• _Исходный отрывок_
======
Разумеется, мы не будем спорить с точкой зрения авторов, однако заметим, что эти наполненные символизмом аналогии красной нитью проходят сквозь весь сюжет включая кульминацию, а также вплетены в пространственную структуру произведения. Однако после первого «междуглавья» именно символика – то есть намеки на те или иные аспекты «космоса» относительно «номического» средневекового Китая – именно она и будет раскрывать картину происходящего с развитием сюжета. Таким образом, описывая хронотоп романа «Мессия очищает диск», мы возвращаемся к описанию локусов, выбранных авторами для своей задумки, уже без указания на время, поскольку оно остается общим – 1425 год нашей эры.

«Номические» координаты романа представляют чрезвычайный интерес, поскольку перед нами Китай не исторический, но мифологический.

Важен тот факт, что помимо Поднебесной, другие государства в романе почти не упоминаются. Точнее, значимое упоминание только одно:

«Далеко на северо-западе англичане начали Орлеанскую кампанию, двигаясь вдоль Луары и щелкая, как семечки, последние верные Карлу Седьмому замки. Но в народе уже ширилось пророчество о скором явлении Девы, и недалек тот час, когда прозвучит клич: "Все, кто любит меня, – за мной!"

Гуситы успешно громили католиков, справляя кровавую тризну – годовщину по своему вождю, неистовому слепцу Яну Жижке.

По Руси шла чума, не щадя ни смердов, ни князей. Только что умер Василий, сын Дмитрия Донского, и его чадо, Василий Васильевич, начал свару с дядьями, которая приведет к четвертьвековой драке и ослеплению воинственного князюшки, прозванного за то в народе Темным.

Норовил короноваться Витовт, Великий Князь Литовский. По всей Азии взахлеб резали друг друга внуки и правнуки Тимур-ленга, Железного Хромца, в клочья раздирая великую державу предка. В Стране Восходящего Солнца, шокируя всех, женился и зачал сына монах и великий мастер дзэн Иккю Содзюн; видно, неугомонному Иккю было мало того, что и сам он – незаконнорожденное дитя государя-микадо. В Чжунго новый император Хун Ци казнил монахов тайной канцелярии» 65.

Это единственная отсылка к иностранным (по отношению к Китаю) государствам за всю книгу. Однако ее концентрация впечатляет: Франция, Чехия, Русь, Литва, Монголия, Япония и, наконец, Китай. Однако мы можем обратить внимание на то, что внимание уделяется людям, более того – правителям иностранных государств, после которых последним упоминается Иисус из Назарета, «которого мало кто знал в Поднебесной».
======
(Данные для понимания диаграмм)
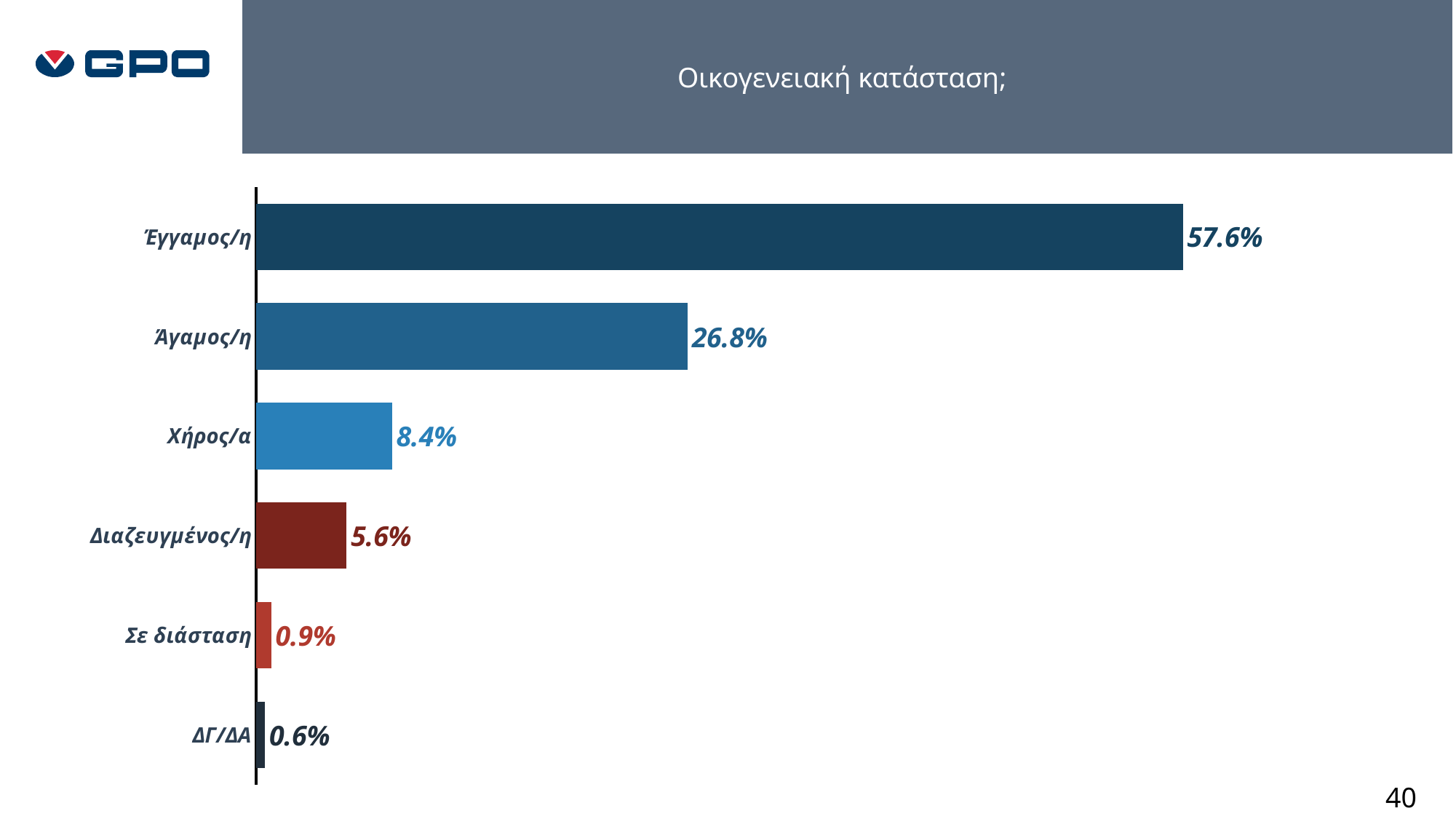
What is the difference between the values for Έγγαμος/η and Άγαμος/η? 30.8% What is the value for Άγαμος/η? 26.8% Which category has the highest value? Έγγαμος/η What is the value for Χήρος/α? 8.4% What is the value for Διαζευγμένος/η? 5.6% What kind of chart is shown on the slide? Bar chart Which category has the lowest value? ΔΓ/ΔΑ What is the title of the chart? Οικογενειακή κατάσταση; How many categories are shown in the chart? 6 Which is larger, the value for Χήρος/α or the value for Διαζευγμένος/η? Χήρος/α What is the value for Έγγαμος/η? 57.6% What is the value for Σε διάσταση? 0.9%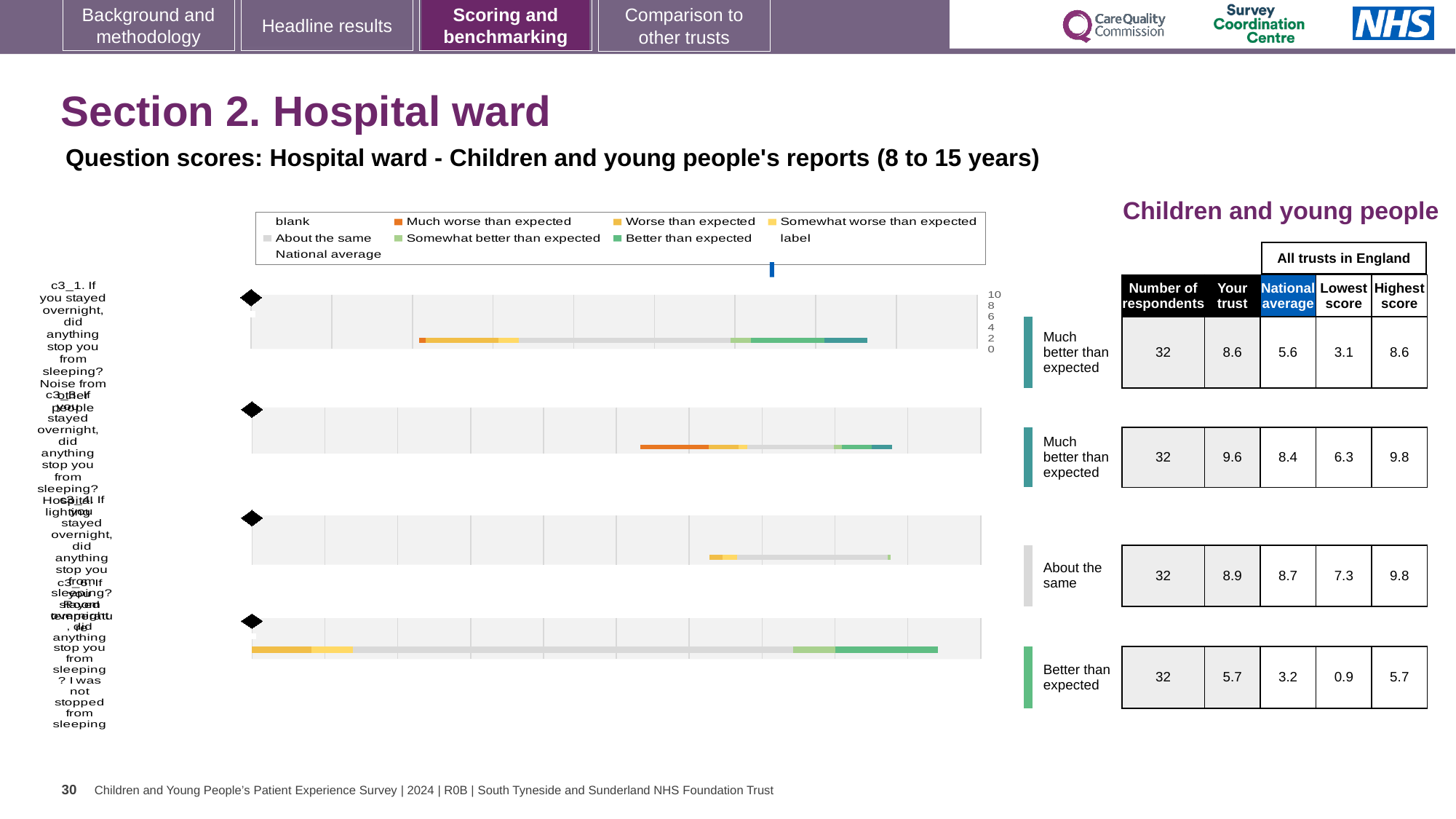
In the table beside the chart, what is the difference between the 'Your trust' score and the National average in the first row? 3.0 What kind of chart is shown on the slide? bar chart In the table beside the chart, what is the National average for the second row? 8.4 In the table beside the chart, which row has the lowest 'Your trust' score? the fourth row (5.7) How many entries does the chart's legend list? 9 In the table beside the chart, which row has the highest 'Your trust' score? the second row (9.6) What colour does the legend use for 'Much worse than expected'? orange What is the maximum value shown on the chart's axis? 10 In the table beside the chart, what is the 'Your trust' score for the first row (Much better than expected)? 8.6 In the table beside the chart, how many respondents are listed for each row? 32 How many horizontal bars are plotted in the chart? 4 In the table beside the chart, what is the Lowest score for the fourth row (Better than expected)? 0.9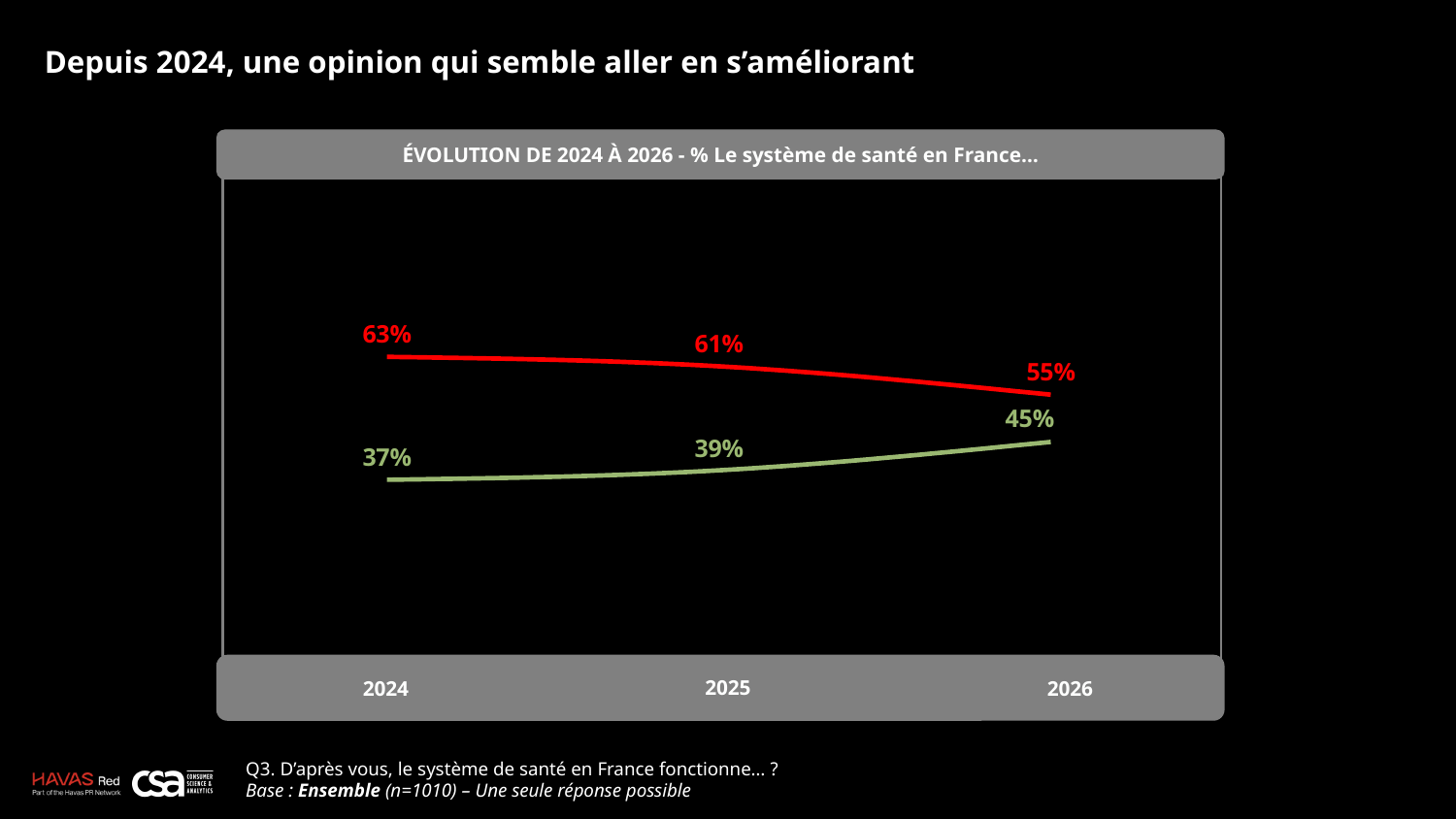
What is the difference between the red line and the green line in 2026? 10% In which year is the red line at its lowest value? 2026 How many years are shown on the x axis? 3 What is the value of the red line in 2025? 61% In which year is the green line at its highest value? 2026 What is the value of the green line in 2026? 45% By how much does the red line fall from 2024 to 2026? 8% Which is larger in 2025, the red line or the green line? the red line What kind of chart is shown on the slide? line chart What is the value of the red line in 2024? 63% What is the value of the green line in 2024? 37% Does the green line rise or fall from 2024 to 2026? rise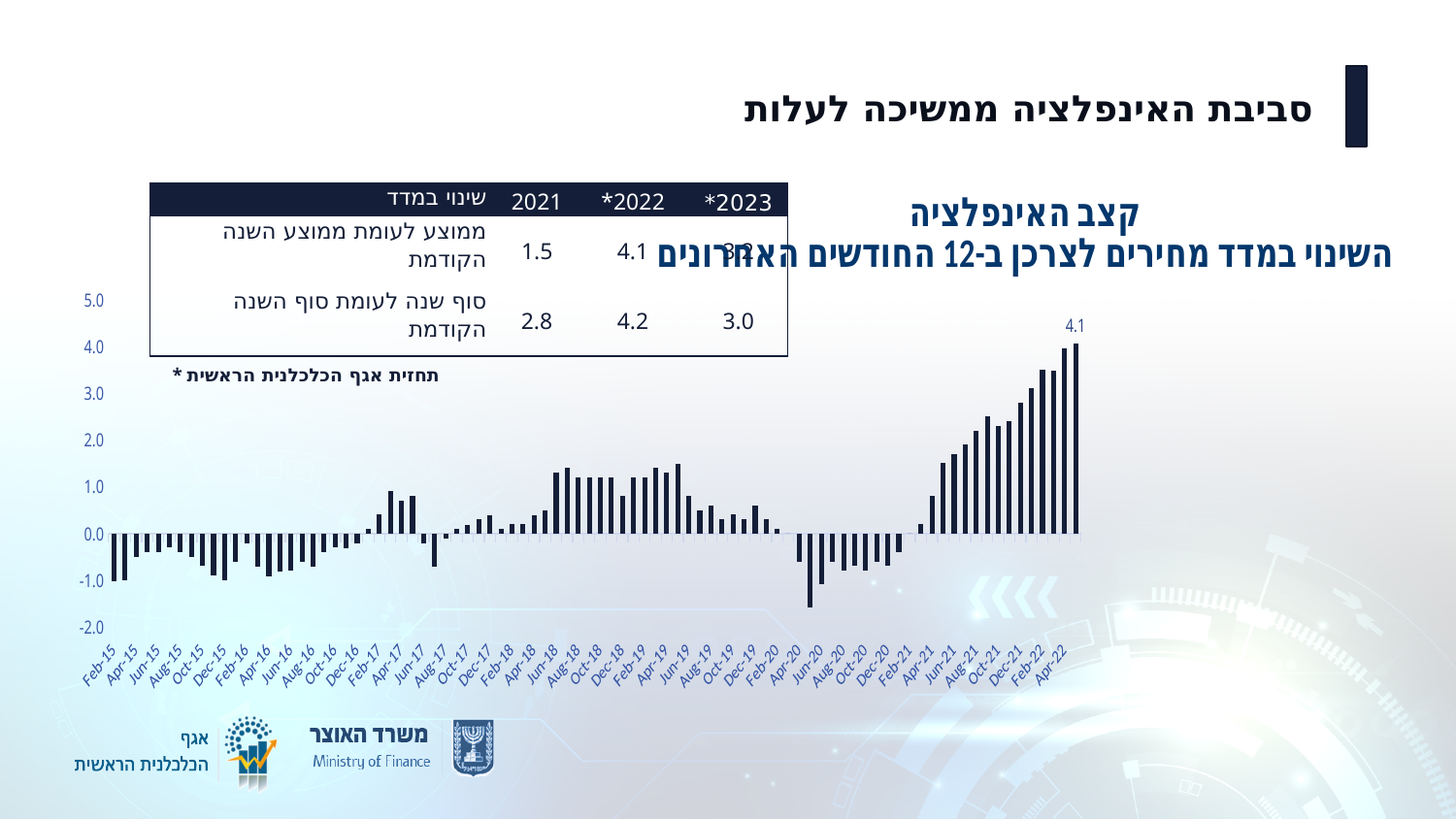
What is the highest value shown on the chart? 4.1 Is the value for Feb-15 greater or less than 0.0? less What is the first month label on the horizontal axis? Feb-15 What is the highest tick value shown on the vertical axis? 5.0 What value is printed on the last (most recent) bar of the chart? 4.1 Is the lowest bar on the chart greater or less than -1.0? less What kind of chart is shown on the slide? bar chart Do the values rise or fall from Feb-21 to the end of the chart? rise Which is larger, the value for Feb-15 or the value of the last bar on the chart? the last bar In which year does the lowest bar on the chart occur? 2020 Is the value for Jun-21 greater or less than 1.0? greater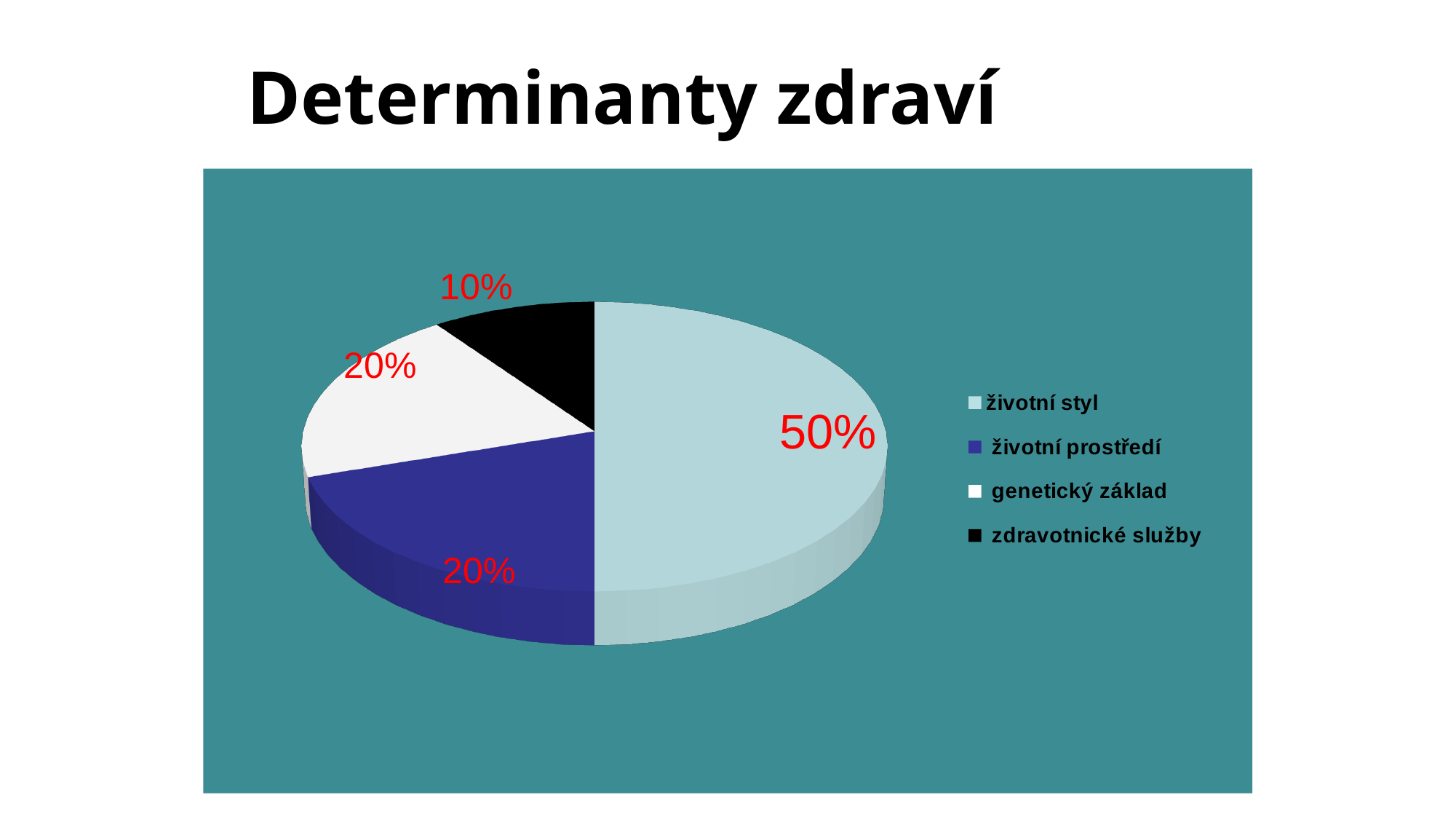
What is the title of the slide? Determinanty zdraví What share of the pie does zdravotnické služby have? 10% How many categories does the pie chart have? 4 What is the difference in percentage points between životní styl and zdravotnické služby? 40 What share of the pie does genetický základ have? 20% What colour is the slice for zdravotnické služby? black What share of the pie does životní styl have? 50% What share of the pie does životní prostředí have? 20% What kind of chart is shown on the slide? pie chart Which category has the smallest slice of the pie? zdravotnické služby Which category has the largest slice of the pie? životní styl Which is larger, the slice for životní styl or the slice for genetický základ? životní styl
======
• _Задания_
1) Какой год назван в отрывке о романе «Мессия очищает диск» общим временем действия?
2) Изложите суть отрывка о романе «Мессия очищает диск» в двух предложениях.
3) Продолжите отрывок о романе «Мессия очищает диск» с того места, на котором он заканчивается.

• _Ответы_
1) 1425 год нашей эры.

2) Время действия романа «Мессия очищает диск» остается общим (1425 год нашей эры), а Китай в нем предстает не историческим, но мифологическим. Другие государства упоминаются значимо лишь однажды: там названы Франция, Чехия, Русь, Литва, Монголия, Япония и Китай, причем внимание уделяется людям, прежде всего правителям.

3)
Данная вставка в контексте развития сюжета кажется несколько неуместной, лишней, однако мы склонны считать, что таким образом авторы подчеркивают культурную обособленность и самобытность Китая как средневекового государства, а также напоминают читателю о том, что Китай в данной книге со всеми реальными и выдуманными локусами, – не просто обособленное государство, но совершенно самостоятельная система.

Первым локусом, с которым знакомится читатель, становится небольшой городок Нинго, в котором живет еще один главный герой романа. Есть основания предполагать, что этот город является вымышленным – вернее, неким «усредненным» собирательным образом китайского средневекового городка. Сегодня можно найти информацию о китайском портовом городе Нинбо, однако никаких указаний на то, что Нинго из романа имеет что-то общее с реальным городом со схожим названием, нет.

Локусом, который существует на самом деле и по сей день, является монастырь Шаолинь, или обитель близ горы Сун. Опять-таки, читатель не получает подробных описаний внутреннего устройства знаменитого монастыря – только то, что необходимо в рамках развития сюжета. Гораздо более важной задачей авторы видят по возможности точное отражение буддистских учений, которыми славятся китайские монастыри (и Шаолинь, разумеется, в их числе).

Следует заметить, что известность Шаолиня играет важную роль в понимании сюжета романа «Мессия очищает диск»: «Монастырь Шаолинь основан в 495 году н.э. индийским монахом – Бодхидхармой (Бато), или по-другому – Дамо. Название монастыря произошло от его географического местоположения. Дословно переводится – "Монастырь в лесу, на горе Шао". ... Дамо учил: "Каждый человек является потенциальным Буддой, необходимо лишь его пробудить в себе". ... Уже в 620 году монастырь получил право от китайского правителя содержать свое собственное войско»66.

Однако с точки зрения хронотопа романа, наиболее важным, интересным и отчасти самостоятельным локусом являются подвалы монастыря, в которых находится некий «Лабиринт Манекенов». Это темное мистическое место, полное страшных и смертельно опасных ловушек и деревянных манекенов. Только пройдя все испытания и победив манекены, монах может стать настоятелем храма.

Подобная мистификация, разумеется, не случайна, то есть создана не только и не столько для драматического эффекта (усиленного тем, что Шаолинь является легендарным местом как с исторической, так и с художественной точки зрения). Именно это место – монастырь Шаолинь и Лабиринт Манекенов под ним – является одним из главных сюжетных ключей и самым важным локусом в романе.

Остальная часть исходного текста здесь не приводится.